▶ Excerpted passage:
--------

Monday, May 31, 2010

Something Poetry Related

The Night Has A Thousand Eyes

by Francis William Bourdillon

The night has a thousand eyes,
And the day but one;
Yet the light of the bright world dies
With the dying of the sun.

The mind has a thousand eyes,
And the heart but one;
Yet the light of a whole life dies
When love is done.



I love this poem because it is simple but it is very beautiful. I think it is an amazing poem to describe love.

Thursday, May 27, 2010

Slam

Haiku-playing god

For this I shall go
To hell's pit for playing God

Judging as I please.

By Ros Shrapnel





Dead Head
by Marie Josephine Smith


Spare me your sympathy.
You grate on my nerves.
Your insidious creeping does,
naught to disturb my life.
I am without emotion.
My conscience does not trouble me.
Bereft of beliefs.
Time is a thief.
Perpertrates, tranquility.
I don't want your pity.
For I am a rock.
I am a mountain.
A fountain of sorrow.
Has blighted my life.
Strife torn.
I have turned cold.
Yet still old enough to know better.

Wednesday, May 19, 2010

Response Journal #4

William Butler Yeats
William Butler Yeats is most known for his book Fairy and Folk Tales of the Irish Peasantry. This includes a lot of the poems that are most famous. While reading his poems I noticed a pattern. He liked to write poems concerning the Irish life. He also likes to make Irish life seem more pleasant than what most people thought it was. For example in the poem we went over in class The Lake Isle of Innisfree.
When You Are Old
by William Butler Yeats
When you are old and grey and full of sleep,
And nodding by the fire, take down this book,
And slowly read, and dream of the soft look
Your eyes had once, and of their shadows deep;

How many loved your moments of glad grace,
And loved your beauty with love false or true,
But one man loved the pilgrim Soul in you,
And loved the sorrows of your changing face;

And bending down beside the glowing bars,
Murmur, a little sadly, how Love fled
And paced upon the mountains overhead
And hid his face amid a crowd of stars.

--------

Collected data
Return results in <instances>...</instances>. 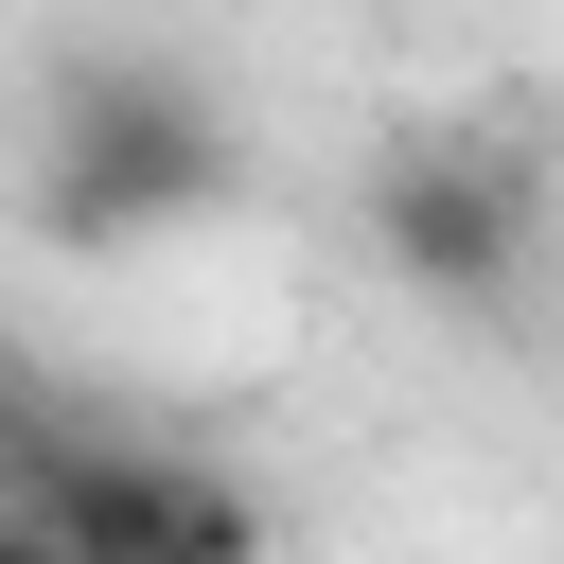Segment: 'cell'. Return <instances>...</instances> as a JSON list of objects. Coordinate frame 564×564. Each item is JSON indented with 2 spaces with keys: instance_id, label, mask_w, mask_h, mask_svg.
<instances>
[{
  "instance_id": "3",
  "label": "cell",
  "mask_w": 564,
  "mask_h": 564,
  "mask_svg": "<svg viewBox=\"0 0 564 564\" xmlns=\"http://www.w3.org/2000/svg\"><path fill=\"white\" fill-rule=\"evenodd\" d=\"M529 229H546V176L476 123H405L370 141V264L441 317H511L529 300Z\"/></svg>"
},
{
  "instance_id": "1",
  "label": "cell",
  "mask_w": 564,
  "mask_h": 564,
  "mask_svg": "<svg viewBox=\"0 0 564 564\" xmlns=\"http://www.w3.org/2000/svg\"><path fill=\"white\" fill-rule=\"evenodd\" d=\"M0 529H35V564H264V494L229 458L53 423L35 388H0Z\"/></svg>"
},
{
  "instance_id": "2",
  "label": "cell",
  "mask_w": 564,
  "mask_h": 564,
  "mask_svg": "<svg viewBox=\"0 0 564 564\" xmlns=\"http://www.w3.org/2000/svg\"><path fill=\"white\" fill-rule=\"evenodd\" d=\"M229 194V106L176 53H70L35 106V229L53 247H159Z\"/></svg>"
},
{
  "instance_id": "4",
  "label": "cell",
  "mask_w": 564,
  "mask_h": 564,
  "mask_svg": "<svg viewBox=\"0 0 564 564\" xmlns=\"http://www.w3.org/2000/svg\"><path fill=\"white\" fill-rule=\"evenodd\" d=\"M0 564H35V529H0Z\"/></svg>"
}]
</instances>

--------

▶ Written exercise A:
Answer these questions about the poetry blog, one per line:
(i) Who wrote "The Night Has A Thousand Eyes"?
(ii) On what date was the post titled "Slam" published?
(iii) According to "Response Journal #4," for which book is William Butler Yeats most known?
▶ Written exercise B: Write out the stretch of the poetry blog from "Wednesday, May 19, 2010" through "Isle of Innisfree.", renaming "pattern" as "theme".

▶ Correct output A:
(i) Francis William Bourdillon
(ii) Thursday, May 27, 2010
(iii) Fairy and Folk Tales of the Irish Peasantry

▶ Correct output B:
Wednesday, May 19, 2010

Response Journal #4

William Butler Yeats
William Butler Yeats is most known for his book Fairy and Folk Tales of the Irish Peasantry. This includes a lot of the poems that are most famous. While reading his poems I noticed a theme. He liked to write poems concerning the Irish life. He also likes to make Irish life seem more pleasant than what most people thought it was. For example in the poem we went over in class The Lake Isle of Innisfree.